### TASK INSTRUCTIONS
Your answer must be an exact copy of the records, minus any pictures.

### RECORD EXTRACTS
◇ ◇ ◇
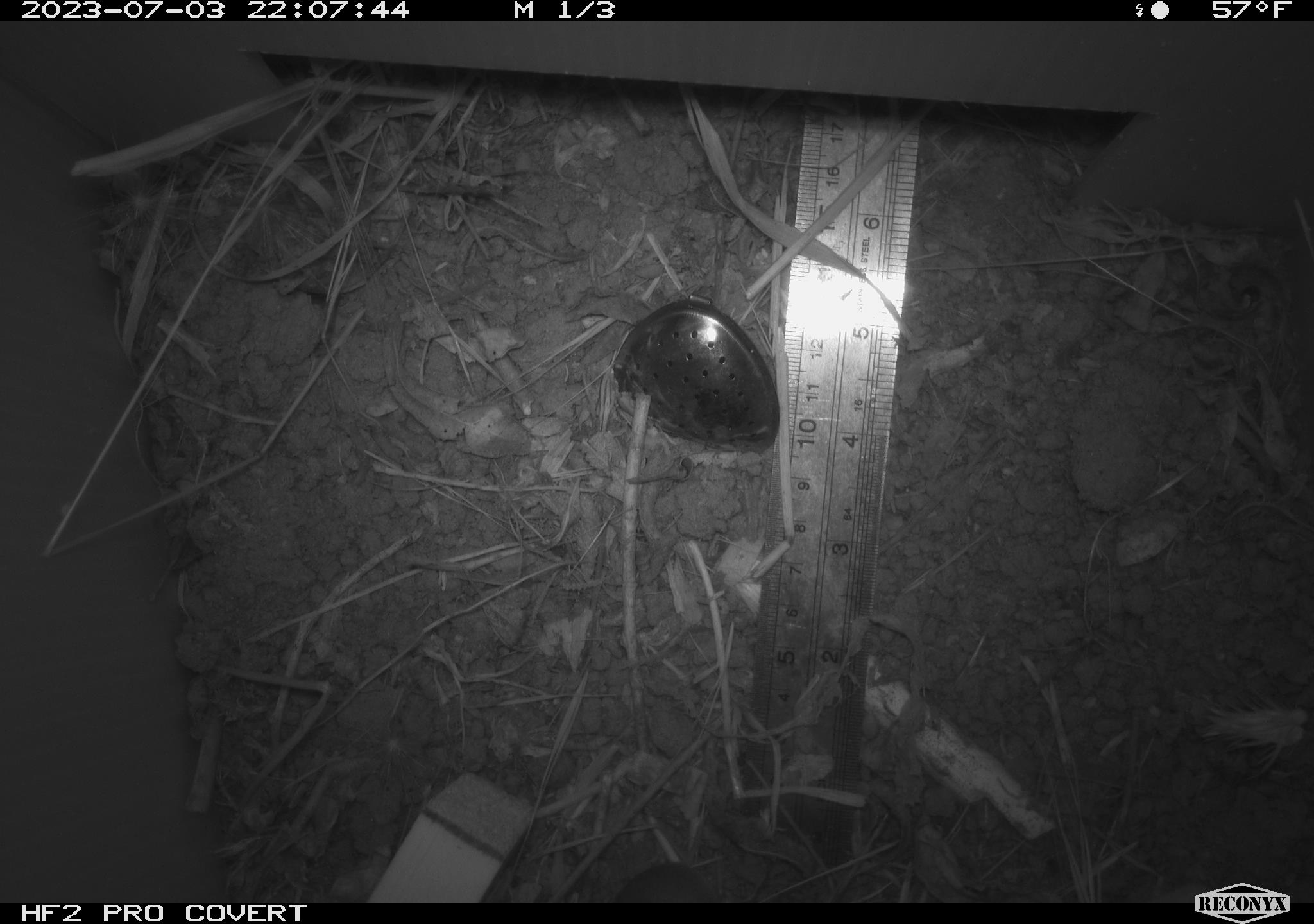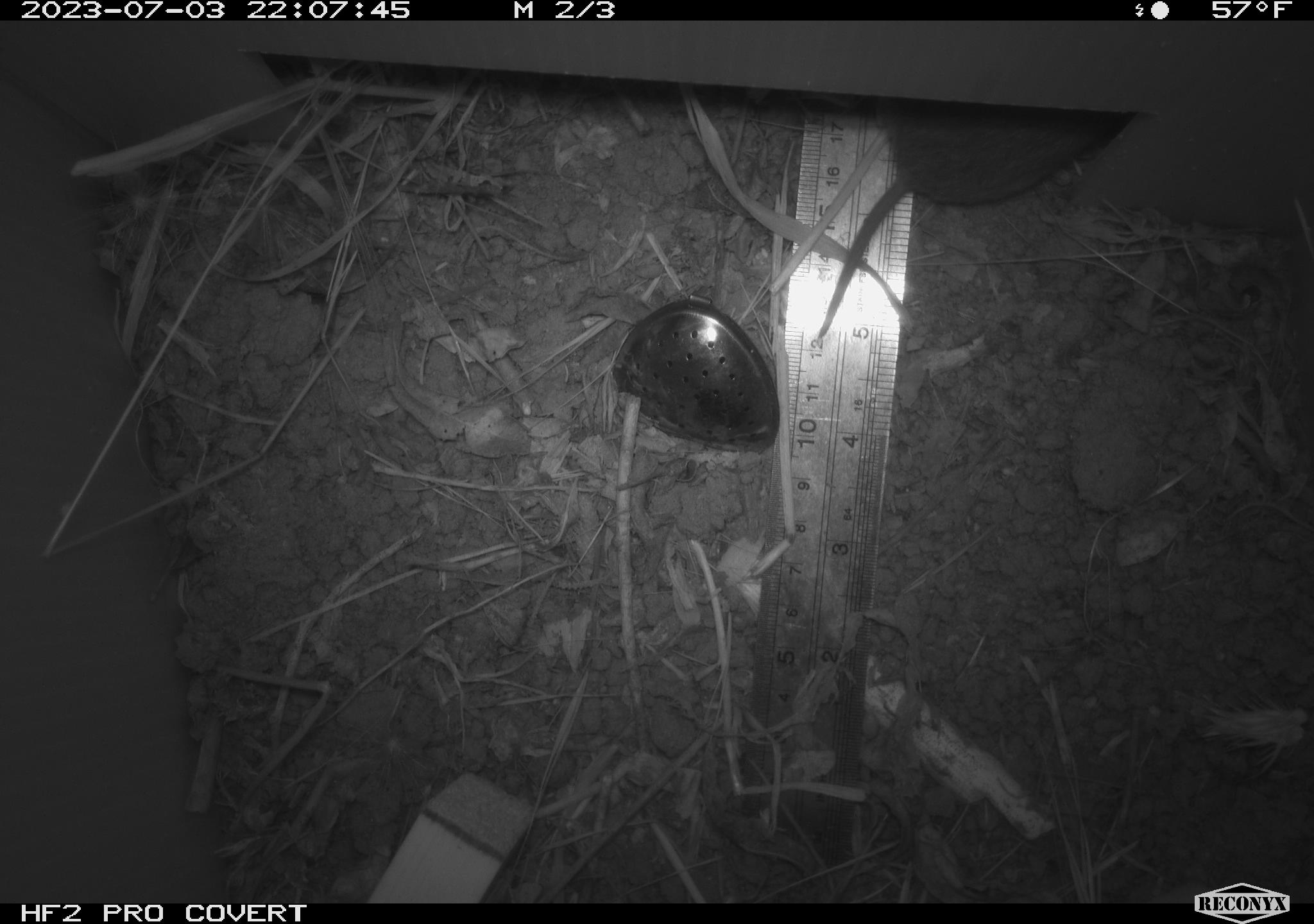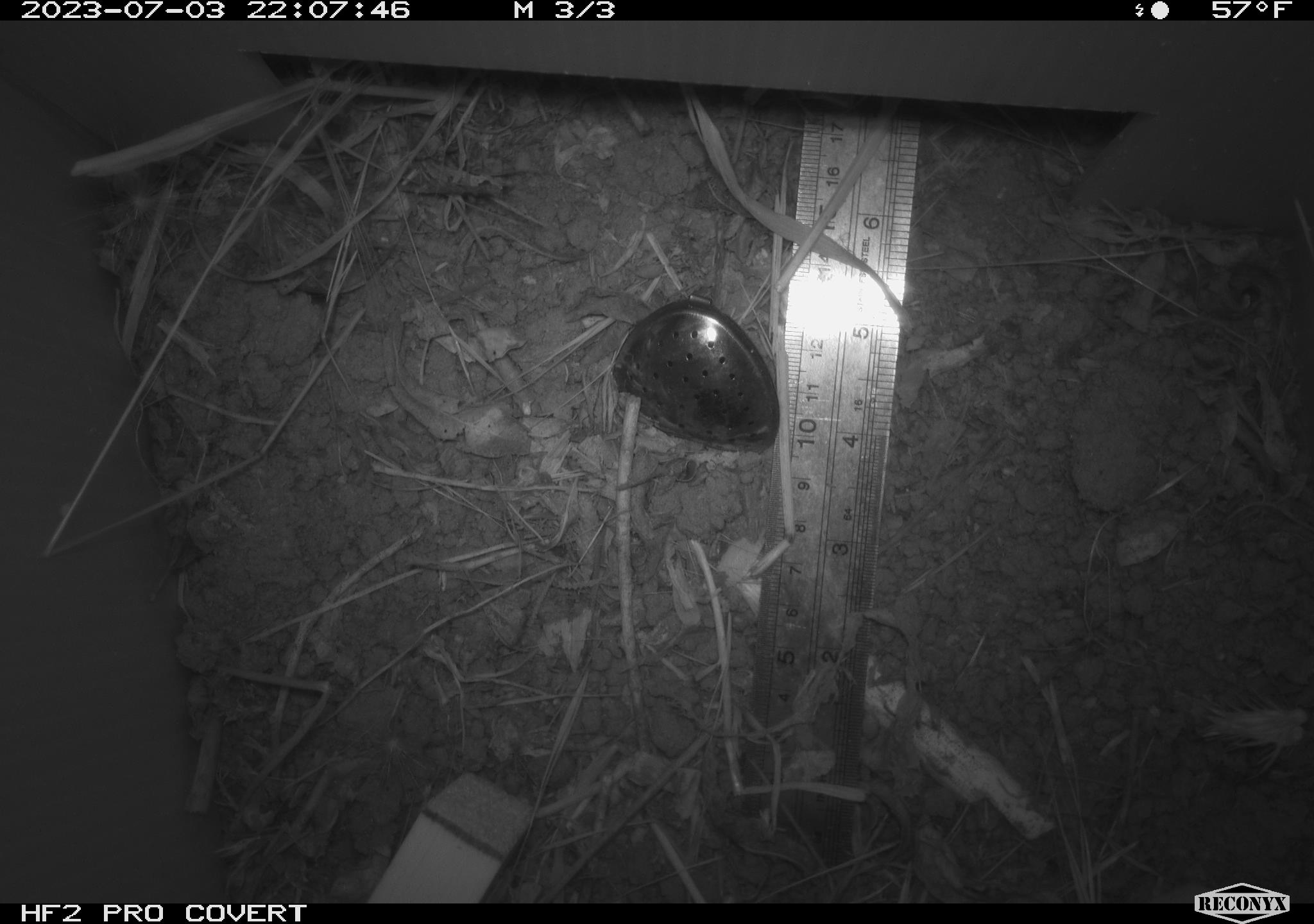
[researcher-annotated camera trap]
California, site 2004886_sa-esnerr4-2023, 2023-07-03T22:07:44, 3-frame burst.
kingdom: Animalia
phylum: Chordata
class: Mammalia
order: Rodentia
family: Cricetidae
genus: Microtus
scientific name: Microtus californicus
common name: california vole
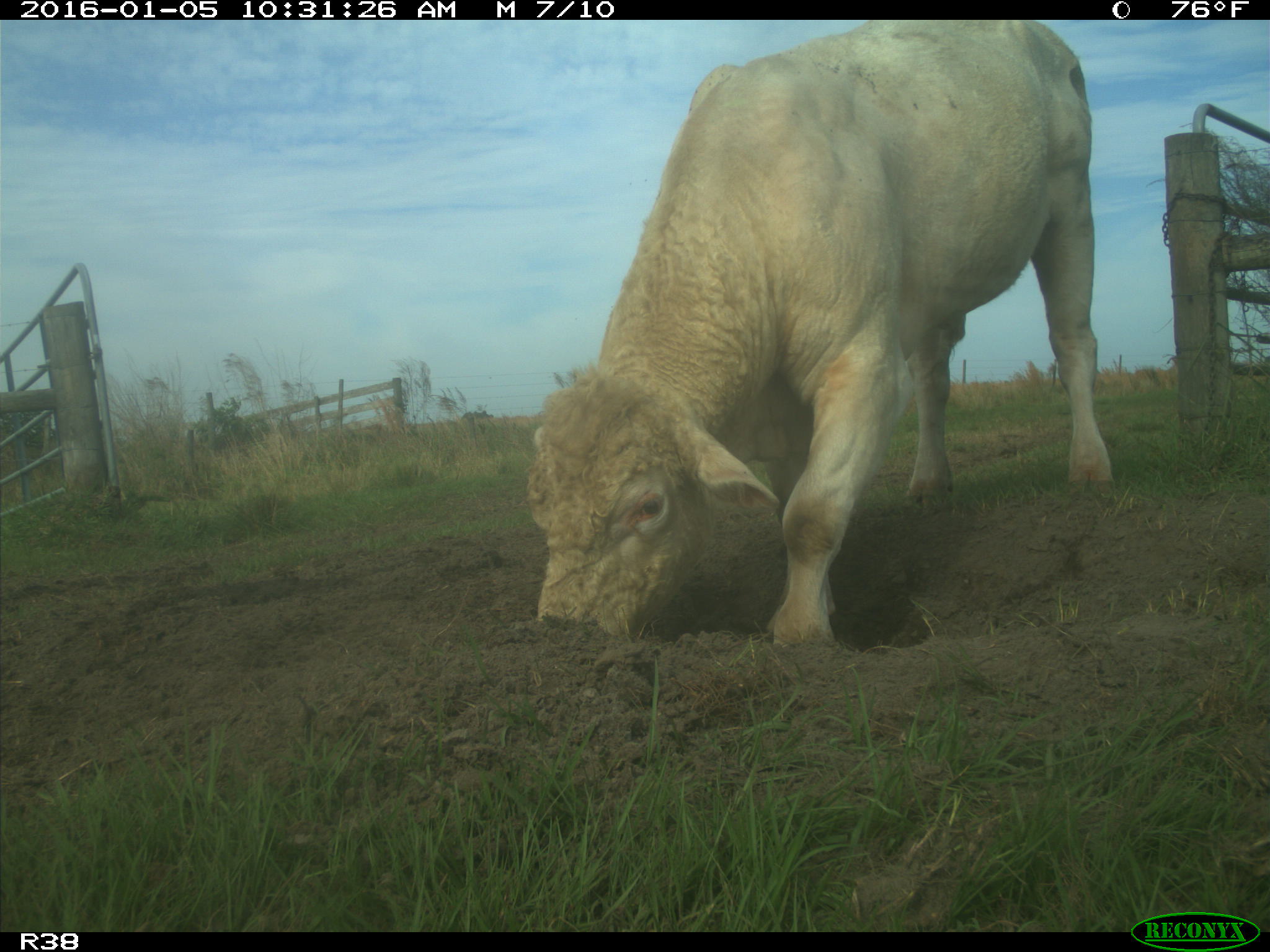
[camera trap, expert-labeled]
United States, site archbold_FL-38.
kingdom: Animalia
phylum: Chordata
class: Mammalia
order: Artiodactyla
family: Bovidae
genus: Bos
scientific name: Bos taurus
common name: domestic cow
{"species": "Bos taurus (domestic cow)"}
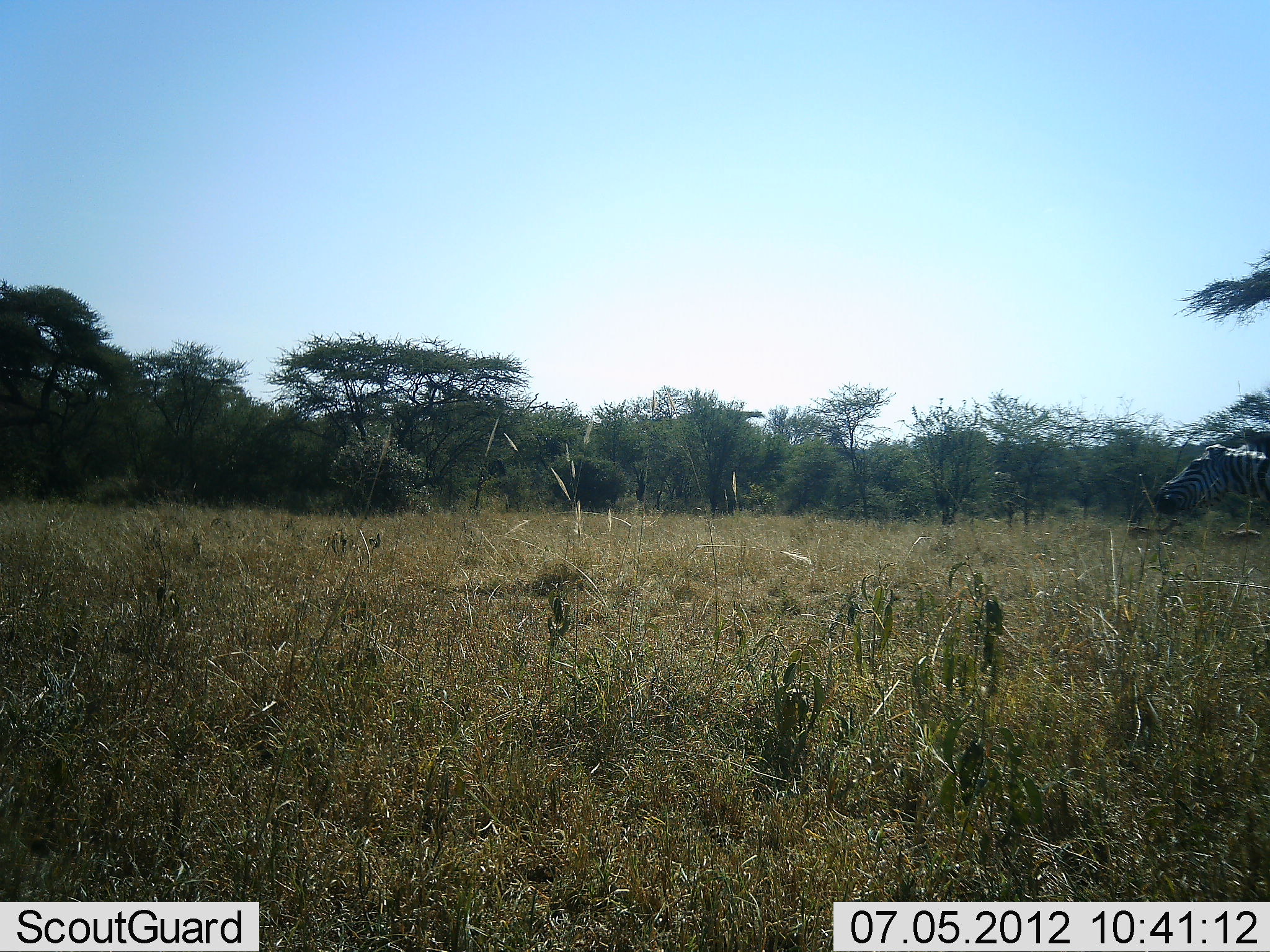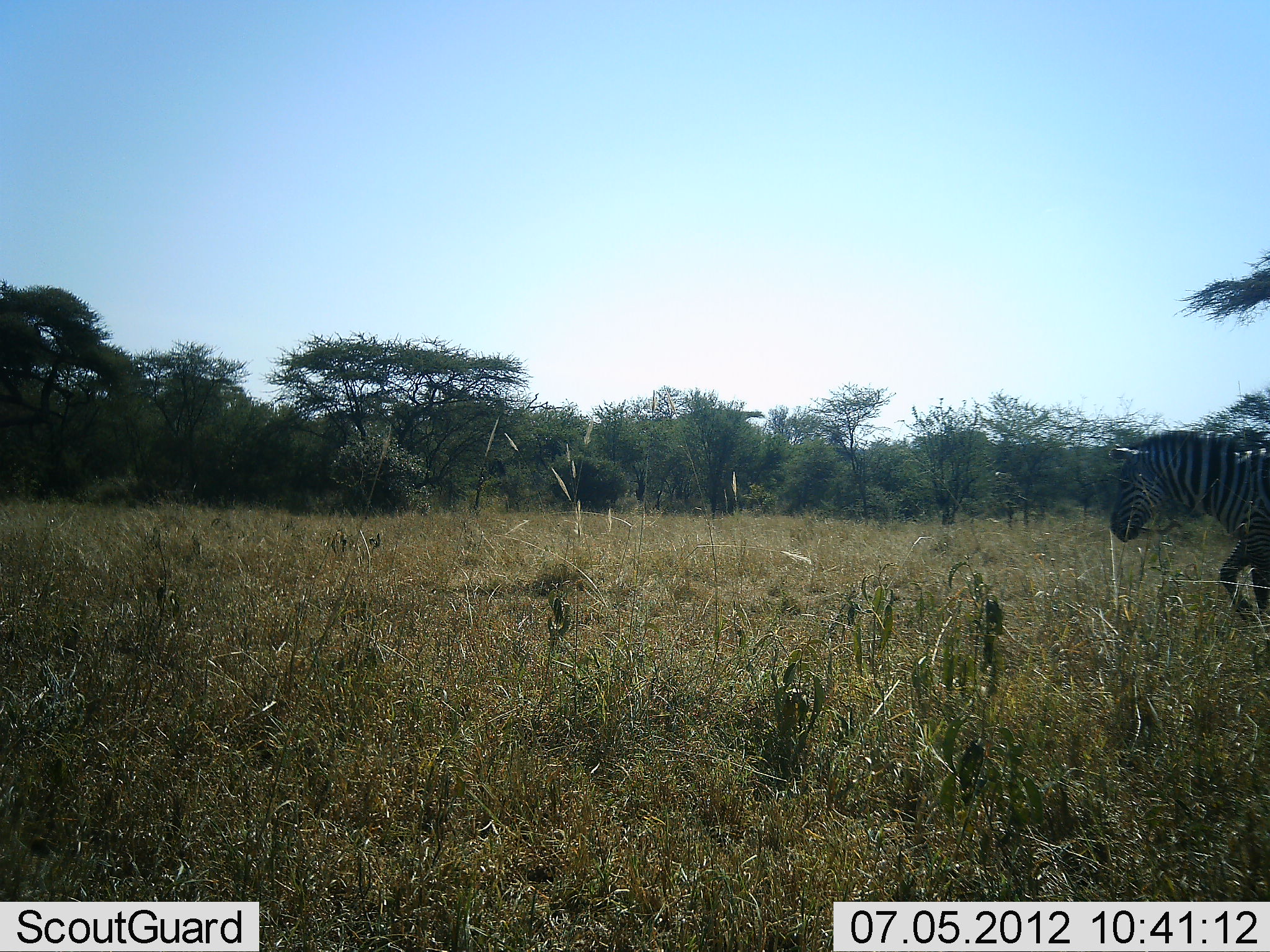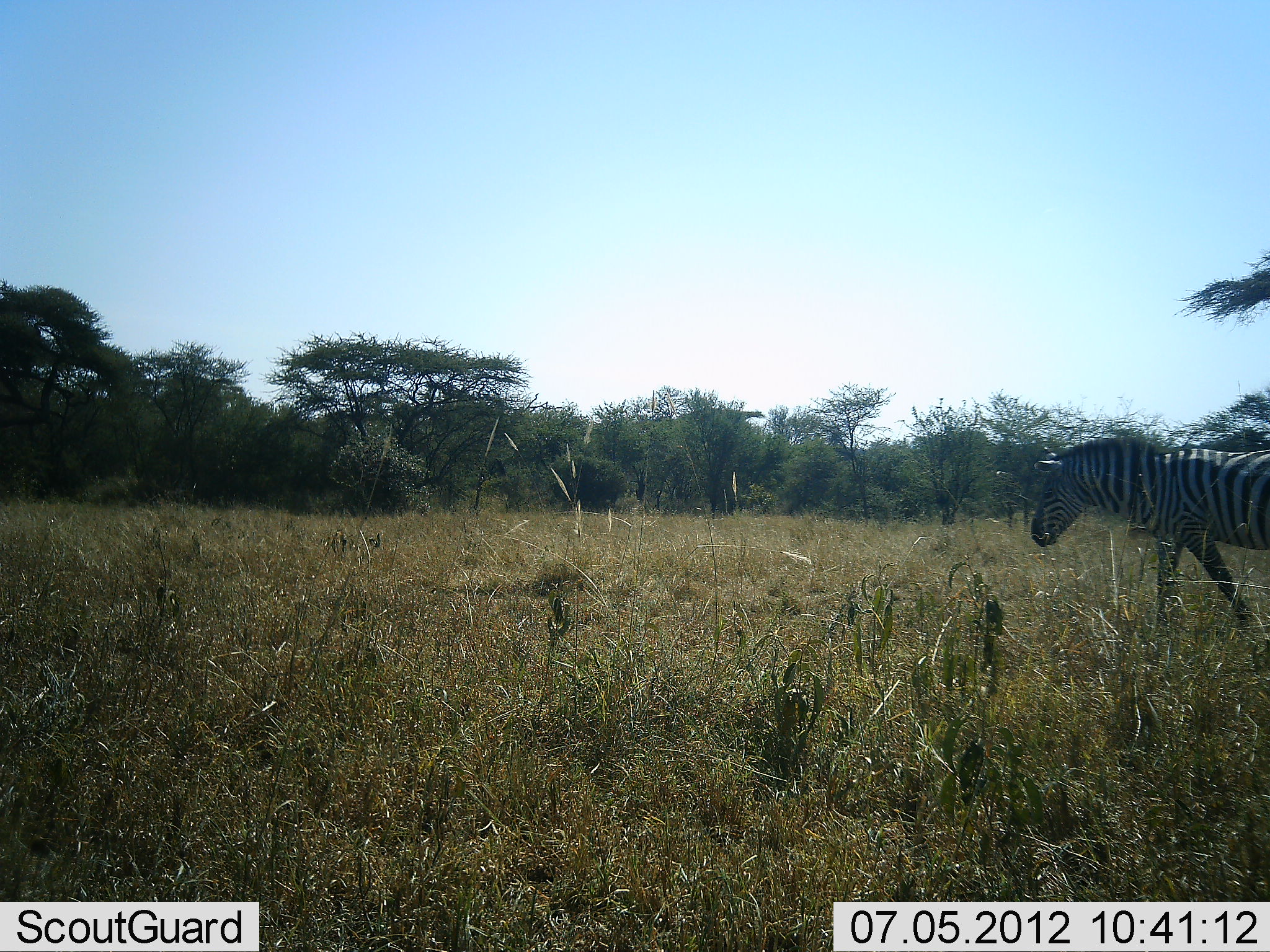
◇ ◇ ◇
### RESPONSE BELOW
[researcher-annotated camera trap]
California, site 2004886_sa-esnerr4-2023, 2023-07-03T22:07:44, 3-frame burst.
kingdom: Animalia
phylum: Chordata
class: Mammalia
order: Rodentia
family: Cricetidae
genus: Microtus
scientific name: Microtus californicus
common name: california vole
[camera trap, expert-labeled]
United States, site archbold_FL-38.
kingdom: Animalia
phylum: Chordata
class: Mammalia
order: Artiodactyla
family: Bovidae
genus: Bos
scientific name: Bos taurus
common name: domestic cow
{"species": "Bos taurus (domestic cow)"}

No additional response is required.